My being seated now is causally explained by my having sat down. Suppose that my being seated now is an essential property of me. Then, had I not sat down, I wouldn't have existed. So my very existence would have counterfactually depended on my own causal activity. But that would absurdly make me be something too much like a causa sui.
This seems to generalize into an argument for a general principle:
- No property that counterfactually depends on an entity's own non-essential causal activity can be essential to that entity.
But the form of argument that I used to get to (1) gives other results. For instance, a leading theory of personal identity holds that in cases where symmetric fission occurs—apparently, a person splitting into two—there were already two co-located people there before the fission. But why are there two people there? Presumably precisely because fissioning occurred—otherwise, there would have been only one.[note 1] Thus the existence of the two people is explained by the fission. But surely if fission is possible, it's possible that it be triggered by the non-essential action of the fissioning individual or individuals. In that case, then, the existence of the two people is explained in part by their very own activity. So this account of fission leads to something like self-dependence and should be rejected.

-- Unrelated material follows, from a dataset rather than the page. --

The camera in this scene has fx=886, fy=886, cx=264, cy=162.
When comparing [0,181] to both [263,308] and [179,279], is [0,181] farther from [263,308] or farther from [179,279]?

There may, however, be an objection to the argument. Suppose that the causal self-dependence is not fundamental. Instead, more fundamentally, we have a case where the whole depends on the contingent causal activity of a part. For instance, we may think that the length of an event is an essential property of an event. But the length of an event frequently depends on the contingent causal activity of a part of the event. (Thus, the length of World War II depends on the effects of D-Day, even though D-Day is a part of World War II.) In some such cases we might say that the whole depends on its own causal activity, since the causal activity of the part can sometimes be attributed to the whole.
I am not convinced. I think that in cases like this, it is incorrect to say that the whole depends on the whole's causal activity, but that it depends on the part's causal activity, and in this case the part's causal activity is not in fact correctly attributed to the whole.

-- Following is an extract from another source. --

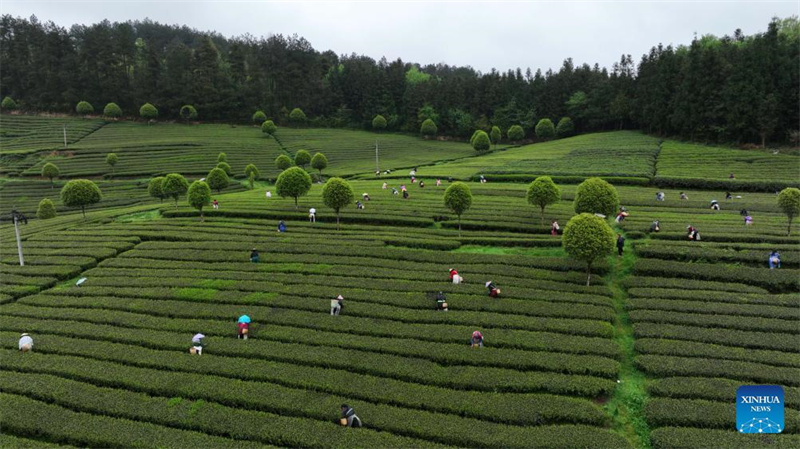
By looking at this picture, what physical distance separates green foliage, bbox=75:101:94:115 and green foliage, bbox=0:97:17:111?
11.4 metres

In any case, the part-based objection will only apply in cases where the whole's causal activity is derivative from the part's causal activity. I think free choices are not derivative from the causal activity of anything other than the person as a whole, so in the fission case it's still impossible that whether there are two persons should depend on their choices. But this is rather controversial.
If there are cases where the whole depends on its own causal activity because its causal activity is derivative from a part's causal activity, then (1) needs to be qualified to apply to fundamental entities.
1 comment:
This form of argument seems very sound to me. For the idea of counterfactual dependendence of B on A seems to be this: if it were not the case that A, it would not be the case that B. Now if A is contingent, then Poss(~A). But then by a form of MP, Poss(~B). If we stipulate that B is an essential property, however, we have a contradiction.